Rows from a spatial reasoning dataset:
________
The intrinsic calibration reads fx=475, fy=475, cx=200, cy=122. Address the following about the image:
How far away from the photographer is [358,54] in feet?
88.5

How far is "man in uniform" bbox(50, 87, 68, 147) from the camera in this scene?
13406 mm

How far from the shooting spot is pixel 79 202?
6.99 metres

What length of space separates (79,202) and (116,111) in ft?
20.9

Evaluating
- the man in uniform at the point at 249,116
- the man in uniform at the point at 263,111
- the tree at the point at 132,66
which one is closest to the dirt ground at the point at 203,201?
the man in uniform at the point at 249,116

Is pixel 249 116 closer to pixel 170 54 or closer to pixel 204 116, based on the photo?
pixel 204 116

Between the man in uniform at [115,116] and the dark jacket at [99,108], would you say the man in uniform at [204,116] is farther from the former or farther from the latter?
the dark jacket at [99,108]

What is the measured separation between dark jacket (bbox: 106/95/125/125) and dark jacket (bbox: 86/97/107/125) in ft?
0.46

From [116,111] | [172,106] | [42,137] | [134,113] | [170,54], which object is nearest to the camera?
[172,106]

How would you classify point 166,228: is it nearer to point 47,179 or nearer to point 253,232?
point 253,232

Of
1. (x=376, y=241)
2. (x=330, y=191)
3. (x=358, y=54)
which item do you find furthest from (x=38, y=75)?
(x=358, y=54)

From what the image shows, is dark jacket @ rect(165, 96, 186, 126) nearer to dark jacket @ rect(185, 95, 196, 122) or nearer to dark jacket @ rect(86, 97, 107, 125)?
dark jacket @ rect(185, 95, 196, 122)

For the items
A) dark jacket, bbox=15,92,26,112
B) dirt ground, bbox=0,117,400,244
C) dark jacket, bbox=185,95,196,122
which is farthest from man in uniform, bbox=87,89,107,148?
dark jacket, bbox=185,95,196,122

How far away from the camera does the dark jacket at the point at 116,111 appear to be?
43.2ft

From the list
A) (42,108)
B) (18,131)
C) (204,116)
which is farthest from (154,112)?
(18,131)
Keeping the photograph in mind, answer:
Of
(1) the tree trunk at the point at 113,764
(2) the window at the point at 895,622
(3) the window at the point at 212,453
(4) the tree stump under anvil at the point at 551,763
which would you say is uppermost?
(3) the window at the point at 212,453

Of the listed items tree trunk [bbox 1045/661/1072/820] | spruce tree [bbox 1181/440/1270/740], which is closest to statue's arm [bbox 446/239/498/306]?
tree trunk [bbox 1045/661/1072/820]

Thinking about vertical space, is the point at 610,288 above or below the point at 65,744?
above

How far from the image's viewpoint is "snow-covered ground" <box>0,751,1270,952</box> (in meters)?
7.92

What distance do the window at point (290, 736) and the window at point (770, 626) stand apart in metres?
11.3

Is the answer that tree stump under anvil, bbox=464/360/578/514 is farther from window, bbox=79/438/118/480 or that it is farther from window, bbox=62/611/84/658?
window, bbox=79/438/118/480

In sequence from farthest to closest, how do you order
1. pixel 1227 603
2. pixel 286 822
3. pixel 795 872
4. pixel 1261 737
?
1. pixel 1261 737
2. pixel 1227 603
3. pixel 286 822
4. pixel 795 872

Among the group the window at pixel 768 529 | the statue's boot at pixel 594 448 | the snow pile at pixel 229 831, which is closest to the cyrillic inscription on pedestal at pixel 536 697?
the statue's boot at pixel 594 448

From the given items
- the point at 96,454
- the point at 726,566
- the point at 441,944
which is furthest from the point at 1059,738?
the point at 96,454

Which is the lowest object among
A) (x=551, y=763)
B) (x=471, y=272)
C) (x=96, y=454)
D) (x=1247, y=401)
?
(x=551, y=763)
________
* [Problem details]
Rescale the listing, starting with its first line and going on through the line containing "6.99 metres". Reproduce those lines, requests included, but multiply each distance value in the answers by 1.8 and round it to the original number of decimal places, with halves rounded up.

* [Final result]
The intrinsic calibration reads fx=475, fy=475, cx=200, cy=122. Address the following about the image:
How far away from the photographer is [358,54] in feet?
159.3

How far is "man in uniform" bbox(50, 87, 68, 147) from the camera in this scene?
24131 mm

How far from the shooting spot is pixel 79 202?
12.58 metres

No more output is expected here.